I was utterly speechless.  Shell-shocked, even.  From my 13-year old perspective, my life had just hit a brick wall and everything about my future was a big question mark.  What did this mean for my social life?  What would my friends think?  Would they even remain as my friends?

Those next couple of months made for the worst summer of my young life as I was dreading that first day of school.  I basically became a hermit for eight weeks and didn’t socialize with anyone because I knew I’d inevitably be asked about my report card, which in turn would draw out a confession that I wasn’t joining everyone else my age in Grade 9 because I hadn’t conquered Grade 8 just yet.

I’ve never told anyone this before, but things got so bad in my head and in my heart that I actually had thoughts of ending it all.  I know that may seem on the surface like a small thing to get so worked up about where one would fleetingly consider suicide, but all I can say is that’s how terrified I was at the time.  I looked at a bottle of pills in my home and thought about downing a good fistful of them.
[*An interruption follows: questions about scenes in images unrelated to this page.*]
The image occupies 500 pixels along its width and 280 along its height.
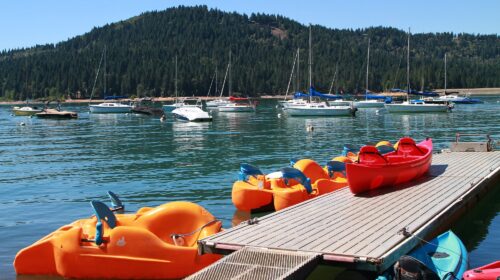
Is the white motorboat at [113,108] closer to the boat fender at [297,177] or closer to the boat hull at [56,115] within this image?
the boat hull at [56,115]

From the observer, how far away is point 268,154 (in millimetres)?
35312

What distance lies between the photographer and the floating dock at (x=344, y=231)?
1041 cm

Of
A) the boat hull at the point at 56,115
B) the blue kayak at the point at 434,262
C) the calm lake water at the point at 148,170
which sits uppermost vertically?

You see, that’s one of the horrors of being a teenager; to think that your world is coming to an end because your friends are leaving you behind as they advance in life and you’re left on pause.  No one knew I’d been held back until the first day of school when an assembly was held and in the eyes of my friends, I was sitting with “those younger kids” in the 8th grade.  But as they say, time heals all wounds, and although there was some awkwardness during those first few weeks, my friends in Grade 9 didn’t leave me.  As a matter of fact, I met some guys in my new class who became my best friends in life, guys who I consider brothers to me still today.

It ain’t easy being a kid, and that’s my own personal story of teenage woes that luckily had a much better ending in the long run.  However, my story of junior high drama from over twenty years ago is nothing compared to what families are going through right now as we look ahead to arguably the most tumultuous and unprecedented school year in human history under ‘Covid conditions’.

It's been interesting to watch the almost rollercoaster of a ride that parents and kids have been on since this whole pandemic thing blew up back in March.  I think back then, there was a bit of an attitude towards Covid that we were going to be out of this thing in just a few months and that the new school year would proceed as normal.

Well, here we are with the first week of school just days away, and the immediate future isn’t exactly going to be normal, but those in charge are doing their absolute best to at least make it a new version of what we perceive ‘normal’ to be.

Since it’s my job, I've been poring through various back to school plans for the local area, and the biggest thing I’ve noticed in larger schools is that they’re going with the ‘Kindergarten mandate’ in which kids will go to school every other day.  If your last name starts with A-L, you go on these specific days while kids with M-Z surnames go on those specific days.

When you read up on what else will be in store for staff and students this fall, to say that it's going to be an interesting school year would be an understatement.

My heart is with everyone with kids who attend public school.  These are wild and scary times we live in right now where, once again, everything about the future is one big question mark.

I also feel for the teachers, who are being put in a precarious and extremely vulnerable position in which they’re essentially being tasked with a laundry list of roles that they didn’t ask for as little as six months ago.  My sister has been a teacher for nearly 30 years and she’s seen it all and done it all, and I hope some of our youngest educators can seek out advice of their senior colleagues when things get too tough.  I hope they can all lean on each other and help get everyone through what lays ahead.

I believe there *IS* a light at the end of this tunnel.  We just all need to get there together.

For this week, that’s been the Ruttle Report.